■ EXERCISE
Express every line of the records below as a JSON list of strings, one string per line, leaving out blank lines.

>>

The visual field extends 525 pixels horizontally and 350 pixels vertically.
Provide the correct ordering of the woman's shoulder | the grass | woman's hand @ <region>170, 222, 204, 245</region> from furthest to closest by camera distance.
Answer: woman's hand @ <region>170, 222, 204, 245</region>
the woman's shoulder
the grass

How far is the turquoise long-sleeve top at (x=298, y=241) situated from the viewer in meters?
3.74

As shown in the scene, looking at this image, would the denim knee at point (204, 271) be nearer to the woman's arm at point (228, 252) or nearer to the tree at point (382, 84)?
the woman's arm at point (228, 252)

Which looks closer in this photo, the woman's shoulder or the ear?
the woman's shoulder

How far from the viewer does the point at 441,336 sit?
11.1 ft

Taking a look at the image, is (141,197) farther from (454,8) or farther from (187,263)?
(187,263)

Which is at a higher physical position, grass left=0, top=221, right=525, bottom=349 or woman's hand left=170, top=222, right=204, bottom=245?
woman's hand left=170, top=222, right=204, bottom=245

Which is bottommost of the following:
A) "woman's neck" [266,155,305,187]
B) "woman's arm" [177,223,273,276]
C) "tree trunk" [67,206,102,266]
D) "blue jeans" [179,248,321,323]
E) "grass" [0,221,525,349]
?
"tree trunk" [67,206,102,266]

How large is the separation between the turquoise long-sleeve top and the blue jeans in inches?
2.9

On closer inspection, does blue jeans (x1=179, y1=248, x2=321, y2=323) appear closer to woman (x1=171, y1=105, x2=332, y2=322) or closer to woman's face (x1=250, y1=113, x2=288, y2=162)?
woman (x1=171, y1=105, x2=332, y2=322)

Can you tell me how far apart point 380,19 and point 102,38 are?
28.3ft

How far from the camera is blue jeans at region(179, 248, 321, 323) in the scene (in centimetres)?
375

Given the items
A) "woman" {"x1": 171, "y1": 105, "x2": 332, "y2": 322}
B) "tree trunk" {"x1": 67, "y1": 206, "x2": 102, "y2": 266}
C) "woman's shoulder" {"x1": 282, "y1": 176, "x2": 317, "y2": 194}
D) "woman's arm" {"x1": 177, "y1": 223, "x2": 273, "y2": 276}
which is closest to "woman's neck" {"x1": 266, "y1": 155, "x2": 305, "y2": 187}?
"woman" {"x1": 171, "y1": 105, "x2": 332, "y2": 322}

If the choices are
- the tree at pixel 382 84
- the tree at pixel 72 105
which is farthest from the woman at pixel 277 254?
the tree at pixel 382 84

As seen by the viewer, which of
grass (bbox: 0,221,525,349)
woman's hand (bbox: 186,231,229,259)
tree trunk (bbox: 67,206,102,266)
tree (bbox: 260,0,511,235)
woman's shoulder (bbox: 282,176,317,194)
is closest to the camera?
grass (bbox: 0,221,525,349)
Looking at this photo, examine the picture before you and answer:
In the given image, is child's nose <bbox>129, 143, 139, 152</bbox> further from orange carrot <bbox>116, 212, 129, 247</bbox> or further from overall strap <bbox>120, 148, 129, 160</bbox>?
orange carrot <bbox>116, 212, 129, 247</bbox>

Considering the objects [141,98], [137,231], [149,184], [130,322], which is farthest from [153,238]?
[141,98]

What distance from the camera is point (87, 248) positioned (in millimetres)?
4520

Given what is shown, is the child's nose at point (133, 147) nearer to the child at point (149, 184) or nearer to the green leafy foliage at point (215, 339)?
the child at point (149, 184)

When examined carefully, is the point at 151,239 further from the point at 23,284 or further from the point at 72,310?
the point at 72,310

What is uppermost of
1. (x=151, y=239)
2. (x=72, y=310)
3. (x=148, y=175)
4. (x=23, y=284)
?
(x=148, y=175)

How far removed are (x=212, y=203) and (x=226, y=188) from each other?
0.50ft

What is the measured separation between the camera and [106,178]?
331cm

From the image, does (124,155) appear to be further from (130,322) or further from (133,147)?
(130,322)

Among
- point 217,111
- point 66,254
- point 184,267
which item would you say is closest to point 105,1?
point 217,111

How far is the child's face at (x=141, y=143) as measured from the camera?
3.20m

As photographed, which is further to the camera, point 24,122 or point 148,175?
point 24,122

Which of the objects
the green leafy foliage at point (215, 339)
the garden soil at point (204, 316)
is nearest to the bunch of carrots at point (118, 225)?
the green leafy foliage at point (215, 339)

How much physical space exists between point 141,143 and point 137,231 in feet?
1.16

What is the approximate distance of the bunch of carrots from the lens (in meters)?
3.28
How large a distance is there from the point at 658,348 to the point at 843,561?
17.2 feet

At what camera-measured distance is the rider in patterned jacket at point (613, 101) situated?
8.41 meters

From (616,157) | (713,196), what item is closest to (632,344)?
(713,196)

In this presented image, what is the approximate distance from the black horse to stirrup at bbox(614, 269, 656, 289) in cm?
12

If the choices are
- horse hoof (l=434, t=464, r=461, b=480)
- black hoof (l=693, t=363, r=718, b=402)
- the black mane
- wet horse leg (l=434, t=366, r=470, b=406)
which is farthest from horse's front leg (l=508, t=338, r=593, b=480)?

<<

■ FINAL RESULT
[
  "The visual field extends 525 pixels horizontally and 350 pixels vertically.",
  "Provide the correct ordering of the woman's shoulder | the grass | woman's hand @ <region>170, 222, 204, 245</region> from furthest to closest by camera distance.",
  "Answer: woman's hand @ <region>170, 222, 204, 245</region>",
  "the woman's shoulder",
  "the grass",
  "How far is the turquoise long-sleeve top at (x=298, y=241) situated from the viewer in meters?",
  "3.74",
  "As shown in the scene, looking at this image, would the denim knee at point (204, 271) be nearer to the woman's arm at point (228, 252) or nearer to the tree at point (382, 84)?",
  "the woman's arm at point (228, 252)",
  "Which looks closer in this photo, the woman's shoulder or the ear?",
  "the woman's shoulder",
  "How far from the viewer does the point at 441,336 sit?",
  "11.1 ft",
  "Taking a look at the image, is (141,197) farther from (454,8) or farther from (187,263)?",
  "(187,263)",
  "Which is at a higher physical position, grass left=0, top=221, right=525, bottom=349 or woman's hand left=170, top=222, right=204, bottom=245?",
  "woman's hand left=170, top=222, right=204, bottom=245",
  "Which is bottommost of the following:",
  "A) \"woman's neck\" [266,155,305,187]",
  "B) \"woman's arm\" [177,223,273,276]",
  "C) \"tree trunk\" [67,206,102,266]",
  "D) \"blue jeans\" [179,248,321,323]",
  "E) \"grass\" [0,221,525,349]",
  "?",
  "\"tree trunk\" [67,206,102,266]",
  "How large is the separation between the turquoise long-sleeve top and the blue jeans in inches?",
  "2.9",
  "On closer inspection, does blue jeans (x1=179, y1=248, x2=321, y2=323) appear closer to woman (x1=171, y1=105, x2=332, y2=322) or closer to woman's face (x1=250, y1=113, x2=288, y2=162)?",
  "woman (x1=171, y1=105, x2=332, y2=322)",
  "Can you tell me how far apart point 380,19 and point 102,38 are?",
  "28.3ft",
  "How far from the camera is blue jeans at region(179, 248, 321, 323) in the scene (in centimetres)?",
  "375",
  "Given the items",
  "A) \"woman\" {\"x1\": 171, \"y1\": 105, \"x2\": 332, \"y2\": 322}",
  "B) \"tree trunk\" {\"x1\": 67, \"y1\": 206, \"x2\": 102, \"y2\": 266}",
  "C) \"woman's shoulder\" {\"x1\": 282, \"y1\": 176, \"x2\": 317, \"y2\": 194}",
  "D) \"woman's arm\" {\"x1\": 177, \"y1\": 223, \"x2\": 273, \"y2\": 276}",
  "which is closest to \"woman's neck\" {\"x1\": 266, \"y1\": 155, \"x2\": 305, \"y2\": 187}?",
  "\"woman\" {\"x1\": 171, \"y1\": 105, \"x2\": 332, \"y2\": 322}",
  "If the choices are",
  "- the tree at pixel 382 84",
  "- the tree at pixel 72 105",
  "which is farthest from the woman at pixel 277 254?",
  "the tree at pixel 382 84",
  "As seen by the viewer, which of",
  "grass (bbox: 0,221,525,349)",
  "woman's hand (bbox: 186,231,229,259)",
  "tree trunk (bbox: 67,206,102,266)",
  "tree (bbox: 260,0,511,235)",
  "woman's shoulder (bbox: 282,176,317,194)",
  "is closest to the camera?",
  "grass (bbox: 0,221,525,349)",
  "Looking at this photo, examine the picture before you and answer:",
  "In the given image, is child's nose <bbox>129, 143, 139, 152</bbox> further from orange carrot <bbox>116, 212, 129, 247</bbox> or further from overall strap <bbox>120, 148, 129, 160</bbox>?",
  "orange carrot <bbox>116, 212, 129, 247</bbox>",
  "Considering the objects [141,98], [137,231], [149,184], [130,322], which is farthest from [153,238]?",
  "[141,98]",
  "What distance from the camera is point (87, 248) positioned (in millimetres)?",
  "4520",
  "Given what is shown, is the child's nose at point (133, 147) nearer to the child at point (149, 184) or nearer to the green leafy foliage at point (215, 339)?",
  "the child at point (149, 184)",
  "When examined carefully, is the point at 151,239 further from the point at 23,284 or further from the point at 72,310?",
  "the point at 72,310",
  "What is uppermost of",
  "1. (x=151, y=239)",
  "2. (x=72, y=310)",
  "3. (x=148, y=175)",
  "4. (x=23, y=284)",
  "?",
  "(x=148, y=175)",
  "How far removed are (x=212, y=203) and (x=226, y=188) from each other?",
  "0.50ft",
  "What is the measured separation between the camera and [106,178]?",
  "331cm",
  "From the image, does (124,155) appear to be further from (130,322) or further from (133,147)?",
  "(130,322)",
  "Among",
  "- point 217,111",
  "- point 66,254",
  "- point 184,267",
  "which item would you say is closest to point 105,1?",
  "point 217,111",
  "How far is the child's face at (x=141, y=143) as measured from the camera?",
  "3.20m",
  "As photographed, which is further to the camera, point 24,122 or point 148,175?",
  "point 24,122",
  "Which of the objects",
  "the green leafy foliage at point (215, 339)",
  "the garden soil at point (204, 316)",
  "is nearest to the bunch of carrots at point (118, 225)?",
  "the green leafy foliage at point (215, 339)",
  "How much physical space exists between point 141,143 and point 137,231 in feet?",
  "1.16",
  "What is the approximate distance of the bunch of carrots from the lens (in meters)?",
  "3.28",
  "How large a distance is there from the point at 658,348 to the point at 843,561?",
  "17.2 feet",
  "At what camera-measured distance is the rider in patterned jacket at point (613, 101) situated?",
  "8.41 meters",
  "From (616,157) | (713,196), what item is closest to (632,344)?",
  "(713,196)",
  "In this presented image, what is the approximate distance from the black horse to stirrup at bbox(614, 269, 656, 289) in cm?",
  "12",
  "If the choices are",
  "- horse hoof (l=434, t=464, r=461, b=480)",
  "- black hoof (l=693, t=363, r=718, b=402)",
  "- the black mane",
  "- wet horse leg (l=434, t=366, r=470, b=406)",
  "which is farthest from horse's front leg (l=508, t=338, r=593, b=480)?"
]